Speakers+of+the+event+included+Lesley+Massiah-Arthur%2C+the+associate+vice+president+of+government+relations+at+Fordham+and+Dr.+Christina+Greer%2C+the+associate+department+chair+of+political+science.+

OLIVIA STERN/THE OBSERVER

Speakers of the event included Lesley Massiah-Arthur, the associate vice president of government relations at Fordham and Dr. Christina Greer, the associate department chair of political science.

By OLIVIA STERN, Contributing Writer

More than 50 people attended the first Women of Color Initiative event “Black Women and Elections” from the Office of the Chief Diversity Officer on Oct. 19 at Fordham University School of Law in room 7-119. Speakers included Lesley Massiah-Arthur, the associate vice president of government relations at Fordham, and Dr. Christina Greer, the associate department chair of political science. 

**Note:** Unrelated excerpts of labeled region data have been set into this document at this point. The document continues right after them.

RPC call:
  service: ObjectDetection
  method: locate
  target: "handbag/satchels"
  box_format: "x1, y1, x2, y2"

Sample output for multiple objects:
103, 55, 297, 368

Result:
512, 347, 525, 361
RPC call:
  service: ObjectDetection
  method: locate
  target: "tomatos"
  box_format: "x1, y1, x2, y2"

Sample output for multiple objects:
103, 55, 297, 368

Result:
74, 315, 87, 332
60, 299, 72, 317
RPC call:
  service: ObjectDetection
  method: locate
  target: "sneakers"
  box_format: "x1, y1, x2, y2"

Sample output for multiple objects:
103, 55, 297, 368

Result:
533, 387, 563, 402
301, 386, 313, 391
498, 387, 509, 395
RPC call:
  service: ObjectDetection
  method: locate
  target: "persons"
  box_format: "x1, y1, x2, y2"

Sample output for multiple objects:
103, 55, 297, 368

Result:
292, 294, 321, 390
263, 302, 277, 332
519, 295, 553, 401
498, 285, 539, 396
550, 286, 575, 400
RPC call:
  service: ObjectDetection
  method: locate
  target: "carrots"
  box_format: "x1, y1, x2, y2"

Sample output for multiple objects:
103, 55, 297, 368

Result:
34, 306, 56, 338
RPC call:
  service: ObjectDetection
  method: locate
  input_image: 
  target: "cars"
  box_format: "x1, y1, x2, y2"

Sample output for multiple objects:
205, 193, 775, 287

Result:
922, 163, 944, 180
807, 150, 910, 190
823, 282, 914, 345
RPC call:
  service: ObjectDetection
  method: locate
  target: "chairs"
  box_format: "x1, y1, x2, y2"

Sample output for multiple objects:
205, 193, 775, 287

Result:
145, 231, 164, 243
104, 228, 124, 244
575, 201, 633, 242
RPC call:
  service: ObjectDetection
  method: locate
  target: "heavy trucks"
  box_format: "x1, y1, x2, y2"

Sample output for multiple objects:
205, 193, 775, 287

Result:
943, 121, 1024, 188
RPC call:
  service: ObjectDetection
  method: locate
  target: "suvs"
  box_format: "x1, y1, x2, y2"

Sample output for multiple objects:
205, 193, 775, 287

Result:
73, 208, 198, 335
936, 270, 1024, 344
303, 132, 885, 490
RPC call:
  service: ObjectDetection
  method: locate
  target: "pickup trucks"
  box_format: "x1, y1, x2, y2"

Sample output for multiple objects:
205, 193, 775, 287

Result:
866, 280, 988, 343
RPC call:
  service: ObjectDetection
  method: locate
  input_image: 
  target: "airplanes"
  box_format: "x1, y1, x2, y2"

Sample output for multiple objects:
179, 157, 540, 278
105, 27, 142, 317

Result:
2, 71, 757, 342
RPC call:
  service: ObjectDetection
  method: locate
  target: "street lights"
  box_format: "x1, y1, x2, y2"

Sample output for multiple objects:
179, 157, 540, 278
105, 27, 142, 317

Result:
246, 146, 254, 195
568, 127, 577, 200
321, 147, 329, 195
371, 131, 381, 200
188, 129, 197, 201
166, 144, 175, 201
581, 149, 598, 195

Massiah-Arthur opened with an introduction involving her experience and knowledge of how black women are involved in our democracy today, sharing an anecdote about the process of developing Fordham’s campus here at Lincoln Center. 

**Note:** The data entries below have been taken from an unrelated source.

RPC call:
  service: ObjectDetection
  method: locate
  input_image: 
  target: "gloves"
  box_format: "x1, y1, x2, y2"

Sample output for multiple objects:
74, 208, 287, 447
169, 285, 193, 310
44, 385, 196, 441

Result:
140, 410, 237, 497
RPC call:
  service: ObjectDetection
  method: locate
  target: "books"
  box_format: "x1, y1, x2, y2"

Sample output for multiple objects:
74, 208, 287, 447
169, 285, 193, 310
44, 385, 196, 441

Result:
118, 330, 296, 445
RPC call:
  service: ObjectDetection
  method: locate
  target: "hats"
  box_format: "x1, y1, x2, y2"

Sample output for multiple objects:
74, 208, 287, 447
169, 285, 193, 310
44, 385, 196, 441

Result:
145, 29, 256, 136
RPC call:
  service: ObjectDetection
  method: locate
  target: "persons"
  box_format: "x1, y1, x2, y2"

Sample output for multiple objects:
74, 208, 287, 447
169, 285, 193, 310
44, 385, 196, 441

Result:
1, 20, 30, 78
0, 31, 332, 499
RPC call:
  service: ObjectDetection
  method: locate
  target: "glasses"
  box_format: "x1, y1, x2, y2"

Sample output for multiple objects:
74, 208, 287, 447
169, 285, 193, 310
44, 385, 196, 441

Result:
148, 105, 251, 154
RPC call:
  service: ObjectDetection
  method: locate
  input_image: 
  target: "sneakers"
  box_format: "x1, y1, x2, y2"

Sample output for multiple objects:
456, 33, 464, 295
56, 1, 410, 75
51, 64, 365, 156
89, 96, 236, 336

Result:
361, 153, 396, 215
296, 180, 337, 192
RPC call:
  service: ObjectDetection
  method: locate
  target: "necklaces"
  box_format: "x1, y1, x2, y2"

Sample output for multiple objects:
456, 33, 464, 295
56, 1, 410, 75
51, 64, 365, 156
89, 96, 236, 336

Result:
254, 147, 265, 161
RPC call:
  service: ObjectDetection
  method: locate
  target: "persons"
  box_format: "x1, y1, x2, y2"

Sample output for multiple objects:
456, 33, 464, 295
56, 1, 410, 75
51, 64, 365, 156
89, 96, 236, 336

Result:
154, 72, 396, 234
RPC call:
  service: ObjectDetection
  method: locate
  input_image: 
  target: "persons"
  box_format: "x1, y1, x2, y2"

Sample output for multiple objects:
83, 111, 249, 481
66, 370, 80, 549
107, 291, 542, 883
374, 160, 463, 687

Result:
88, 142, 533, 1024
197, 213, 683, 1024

She touched on how the Lincoln Center area has an “expensive zip code on paper,” but the housing projects on Amsterdam Avenue are often neglected. In order to get the community’s acceptance of Fordham, she got involved hands-on with the people living in housing and connected them with their local officials.

This opened the larger discussion on how black women are a key demographic in the polls. Massiah-Arthur brought up the key issues that they focus on during election time, including things like safety of families involving racist hate crimes, gun reform, healthcare and economic development, specifically concerning the wage gap between black women and white men. Black women make 63 cents to every dollar a white man makes, according to Greer. She also said that black women also look for authenticity and a sense of safety in their candidates. 

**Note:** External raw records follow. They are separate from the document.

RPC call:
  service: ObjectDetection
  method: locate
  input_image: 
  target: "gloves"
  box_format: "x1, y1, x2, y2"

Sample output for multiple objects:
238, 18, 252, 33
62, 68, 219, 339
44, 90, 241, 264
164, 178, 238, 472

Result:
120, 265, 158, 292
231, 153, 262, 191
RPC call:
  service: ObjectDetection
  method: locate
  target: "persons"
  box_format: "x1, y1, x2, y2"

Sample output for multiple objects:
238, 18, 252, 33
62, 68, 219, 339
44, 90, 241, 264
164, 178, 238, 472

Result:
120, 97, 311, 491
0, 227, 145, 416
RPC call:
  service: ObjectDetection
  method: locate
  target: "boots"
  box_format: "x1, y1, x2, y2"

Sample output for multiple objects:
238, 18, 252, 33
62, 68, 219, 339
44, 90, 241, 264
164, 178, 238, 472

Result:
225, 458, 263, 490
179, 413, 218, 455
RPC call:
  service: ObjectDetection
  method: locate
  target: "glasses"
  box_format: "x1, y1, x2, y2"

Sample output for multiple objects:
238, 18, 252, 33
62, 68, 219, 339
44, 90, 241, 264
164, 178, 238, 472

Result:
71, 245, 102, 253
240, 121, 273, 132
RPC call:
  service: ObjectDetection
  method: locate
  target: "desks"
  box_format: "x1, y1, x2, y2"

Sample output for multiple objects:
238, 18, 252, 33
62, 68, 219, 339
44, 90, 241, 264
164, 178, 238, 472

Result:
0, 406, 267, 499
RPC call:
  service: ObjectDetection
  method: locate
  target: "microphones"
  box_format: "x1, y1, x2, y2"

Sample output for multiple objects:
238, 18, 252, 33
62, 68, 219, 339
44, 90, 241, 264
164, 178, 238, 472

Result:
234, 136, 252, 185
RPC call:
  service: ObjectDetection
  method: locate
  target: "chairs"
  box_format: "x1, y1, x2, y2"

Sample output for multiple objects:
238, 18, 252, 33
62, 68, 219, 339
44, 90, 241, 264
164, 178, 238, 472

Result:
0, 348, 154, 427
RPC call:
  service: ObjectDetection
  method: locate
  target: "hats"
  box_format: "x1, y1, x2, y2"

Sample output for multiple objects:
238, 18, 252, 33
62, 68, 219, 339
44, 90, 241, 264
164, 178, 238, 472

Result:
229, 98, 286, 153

Greer delivered her speech lecture-style, dropping in questions about people’s names or historical dates for people to shout out the answers. She gave a brief history of black women in office, which is what her manuscript in progress is about. 

Greer referenced Shirley Chisholm and Charlene Mitchell to explain the hurdle of intersectionality in both the suffragette movement and getting black women elected into office. Finally, she brought the discussion full circle into the current political climate, mentioning black women in today’s world such as presidential candidate Kamala Harris and former Georgia representative Stacey Abrams. 

The main concerns Greer shared with the audience, or as she worded it, “what keeps me up at night,” were the gutting of the Voting Rights Act in 2013, voter disenfranchisement during the 2018 elections, the technology advancement of voting ballots, Russia’s possible involvement in the 2016 election, misinformation about voter deadlines and gerrymandering of voting districts. 

However, she was optimistic about many things as well: grassroots organizations, the recent increase in voter turnout,

and the candidate selection being younger and more diverse.

Greer offered this event as extra credit to her political science students. Nina Cassaway, Fordham Lincoln Center (FCLC) ’23 was one of these students. “The talk was really entertaining. As a black woman myself, it was an informing history of black women who have been involved in politics,” Cassaway said. 

A brief question and answer session followed Greer’s presentation, and both Massiah-Arthur and Greer were eager to share their opinions. 

Greer also shared some advice for voters as the 2020 election season is quickly approaching: “Read lots of different outlets and follow journalists that you respect and whom you trust. If you’re curious about a candidate, all of them have local offices. Get involved!”